Customization Overview

While you can ship Embeddable Lemonade as-is, there many opportunities to customize it before packaging it into your app.

How it Works

Many of the customization options rely of lemond's config.json file, a persistent store of settings. Learn more about the individual settings in the configuration guide.

config.json is automatically generated based on the values in resources/defaults.json the first time lemond starts. The positional arg lemond DIR determines where config.json and other runtime files (e.g., backend binaries) will be located.

In the examples in this guide, we start lemond ./ to place these files in the same directory as lemond itself.
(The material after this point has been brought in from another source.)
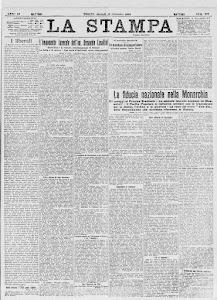 LA STAMPA 16 SETTEMBRE 1924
Then:

We use the lemonade CLI's config set command to programmatically customize the contents of config.json (you can also manually edit config.json if you prefer).
Use lemonade backends install to pre-download backends to be bundled in your app.
Edit server_models.json and backend_versions.json to fully customize the experience for your users.
You can delete the lemonade CLI and defaults.json files to minimize the footprint of your app.

Finally, you can place the fully-configured Embeddable Lemonade folder into your app's installer.

Deployment-Ready Layout

Once you've finished customization, you'll have a portable Lemonade folder ready for deployment with a layout like this:

Windows (cmd.exe)Linux (bash)

lemond.exe                      # App runs lemond as a subprocess
lemonade.exe                    # Optional: CLI management for lemond
LICENSE                         # Lemonade license file
config.json                     # Persistent customized settings for lemond
recipe_options.json             # Per-model customization (e.g., llama args)

resources\
    |- server_models.json       # Customized lemond models list
    |- backend_versions.json    # Customized version numbers for llamacpp, etc.

bin\                            # Pre-downloaded backends bundled into app
    |- llamacpp\                # GPU LLMs, embedding, and reranking
        |- rocm\
            |- llama-server.exe
        |- vulkan\
            |- llama-server.exe
    |- ryzenai-server\          # NPU LLMs
    |- flm\                     # NPU LLMs, embedding, and ASR
    |- sdpp\                    # GPU image generation
    |- whispercpp\              # NPU and GPU ASR

models\                         # Hugging Face standard layout for models
    |- models--unsloth--Qwen3-0.6B-GGUF\
extra_models\                   # Additional GGUF files
    |- my_custom_model.gguf

lemond                          # App runs lemond as a subprocess
lemonade                        # Optional: CLI management for lemond
LICENSE                         # Lemonade license file
config.json                     # Persistent customized settings for lemond
recipe_options.json             # Per-model customization (e.g., llama args)

resources/
    |- server_models.json       # Customized lemond models list
    |- backend_versions.json    # Customized version numbers for llamacpp, etc.

bin/                            # Pre-downloaded backends bundled into app
    |- llamacpp/                # GPU LLMs, embedding, and reranking
        |- rocm/
            |- llama-server
        |- vulkan/
            |- llama-server
    |- ryzenai-server/          # NPU LLMs
    |- flm/                     # NPU LLMs, embedding, and ASR
    |- sdpp/                    # GPU image generation
    |- whispercpp/              # NPU and GPU ASR

models/                         # Hugging Face standard layout for models
    |- models--unsloth--Qwen3-0.6B-GGUF/
extra_models/                   # Additional GGUF files
    |- my_custom_model.gguf

In-Depth Customization

Reference detailed guides for each of the following subjects:

Runtime: Using lemond as a subprocess runtime.
Backends: Deploy backends at packaging time, install time, or runtime.
Models: Bundling, organization, sharing, per-model settings.
Building from Source: Customize lemond compile-time features.